Of course, it’s not up to me. We have the Second Amendment and, more problematically, we have a well-established gun culture, where guns are something you play with and fetishize.

But we also have the vast majority of the country — decent Americans who may own a handgun for self-defense but are completely disgusted with today’s grotesque level of gun violence.

And so I ask: What is the decent response? Taking handguns away from those abiding by the law is not the answer, though the rate of accidental violence is high, so clearly increased gun safety has to be part of the solution. 

What is the decent response to our now normalized gun violence?

When I ask gun enthusiasts, their answers remind me of how the far left answers nearly all questions: lots of verbiage designed to obscure the truth. Actually, gun purists sound the most like “pro-choice” fundamentalists: “Keep your bloody hands off of my gun/body.” One might reasonably ask both sectors: Why all of this glee in murder?

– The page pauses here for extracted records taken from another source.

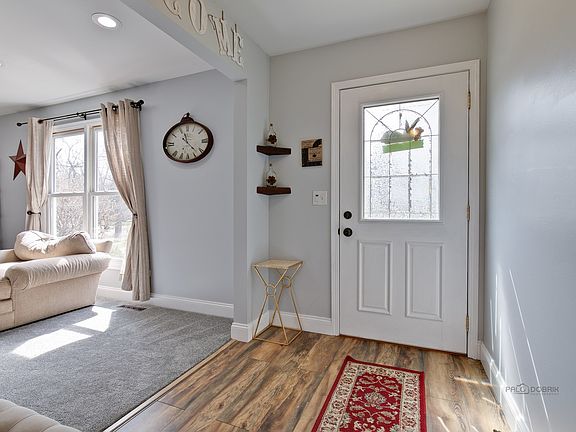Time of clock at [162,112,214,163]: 11:22
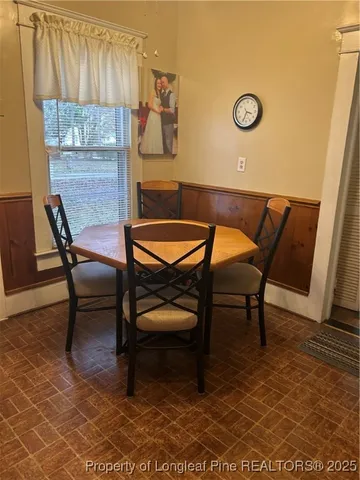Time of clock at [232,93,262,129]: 3:33
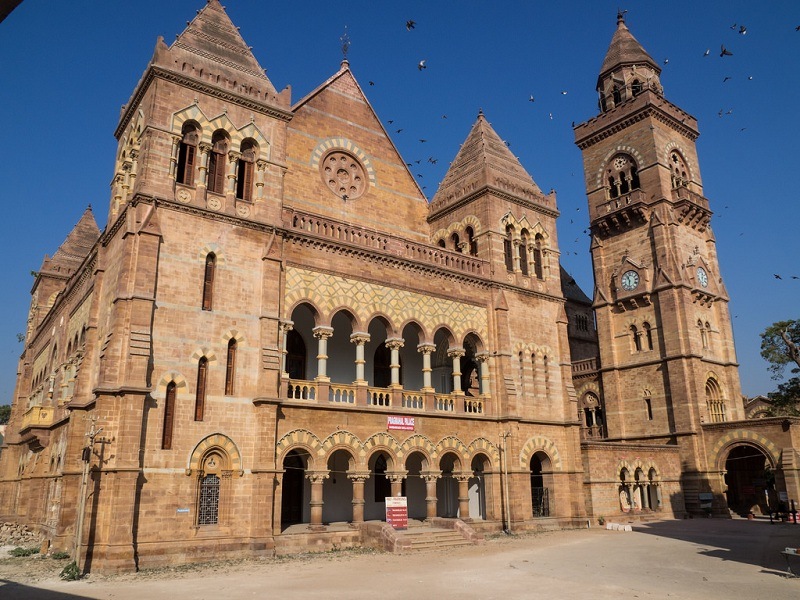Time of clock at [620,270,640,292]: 11:31
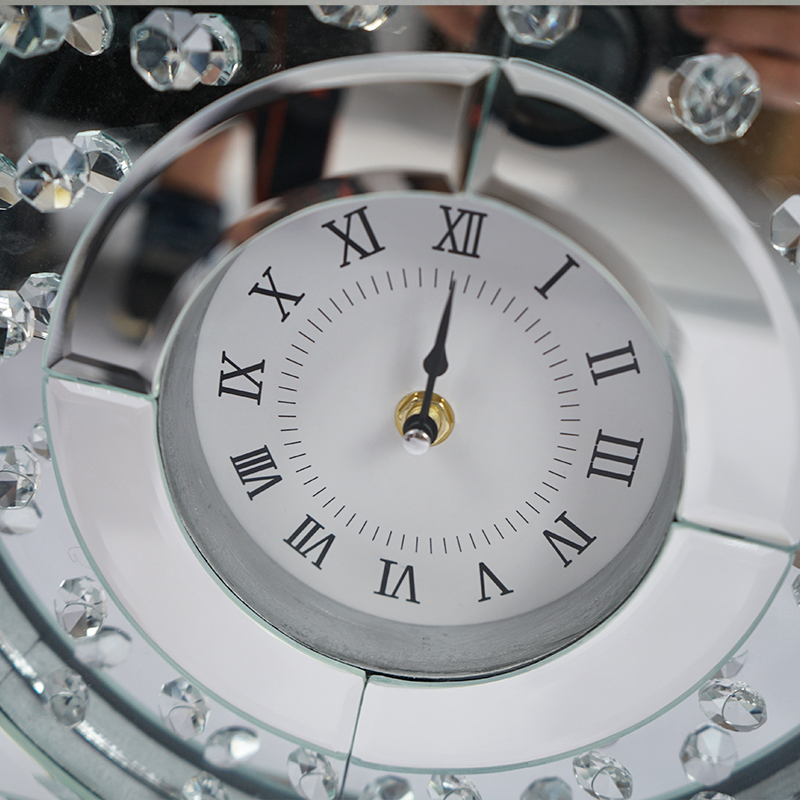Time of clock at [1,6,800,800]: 12:00
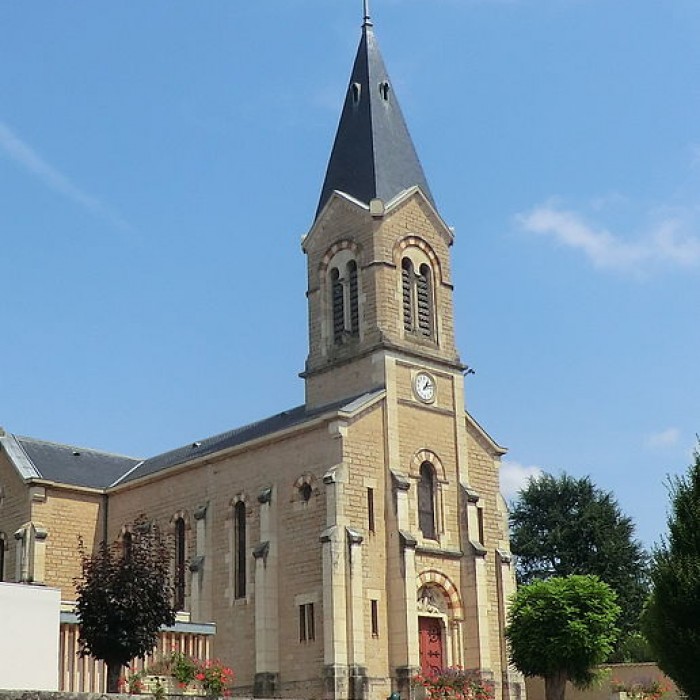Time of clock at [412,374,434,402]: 1:11
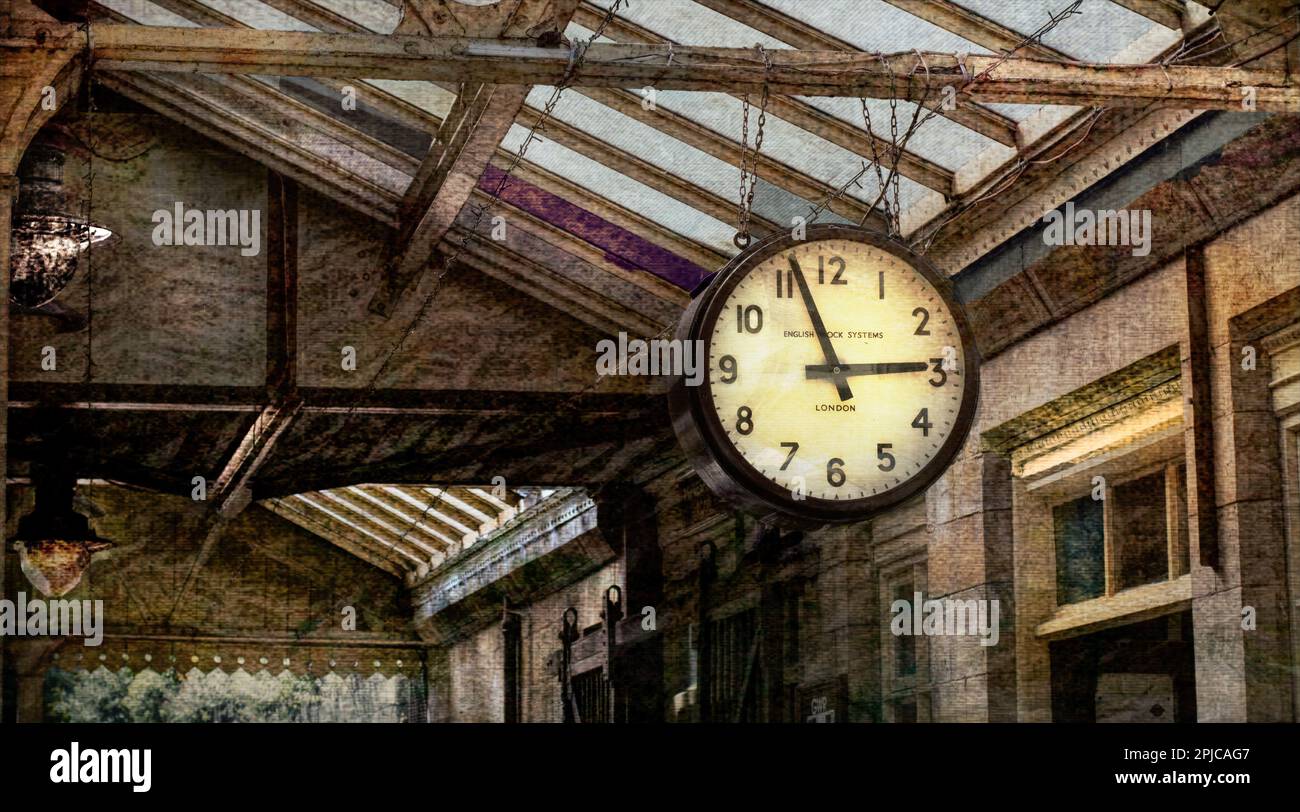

On Aug. 5, the New York Post’s front page emphatically stated: “Ban Weapons of War.” The editorial page pressed President Donald Trump to ban assault weapons once again. “We know. That label doesn’t actually describe a clear class of guns. And that some studies show that the last ban, in effect from 1994 to 2004, had a limited impact. But that simply means the next ban should be better written, with a clear definition focused on factors like firepower — rate of fire, muzzle velocity, etc. — not on cosmetic features.”

As for the Second Amendment: “[It] leaves ample room for regulating gun rights, just as every other constitutional right has its limits. … The Supreme Court has ruled that the Second Amendment protects the right to own ‘guns in common use.’ That doesn’t cover the semiautomatic weapons regularly used only in mass shootings.”

“ ‘Guns don’t kill people, people do, says the cliché,’ ” the Post continued. “But the twisted and the evil can kill a lot more people when handed a murder machine. Our Founding Fathers gave us the right to bear arms in a time of muskets. They did not foresee a time when one 21-year-old could kill 20 people in the span of minutes.”

Then Trump, who has always been a pragmatic centrist on guns, addressed the nation: “Hate has no place in America.” He pledged additional resources to the FBI, called for strengthening detection of early warning signs and better background checks, and condemned video games and social media for the “glorification of violence.”

“We must recognize that the internet has provided a dangerous avenue to radicalize disturbed minds and perform demented acts,” Trump said. “We must shine light on the dark recesses of the internet and stop mass murders before they start.”

Finally: “Those who commit hate crimes and mass murders should face the death penalty.”

Trump called for bipartisan legislation and unity: “In one voice, our nation must condemn racism, bigotry and white supremacy. Hatred warps the mind, ravages the heart and devours the soul. … Open wounds cannot heal if we are divided.”

It was no doubt the most decent speech of his presidency. Democrats responded by blaming Trump for all the shootings. They seem to have missed that the Ohio gunman reportedly was a rabid leftist. Should we blame progressives for his murders? Rabid hate is just as fierce on the left as it is on the right.

Trump has just given us an outline for gun decency. Now he has to follow through, starting with the gun control legislation already in Congress that Republicans have been holding up. Ironically — tragically — uniting on gun violence could be precisely what this country needs right now.


Karen Lehrman Bloch is an author and cultural critic living in New York City.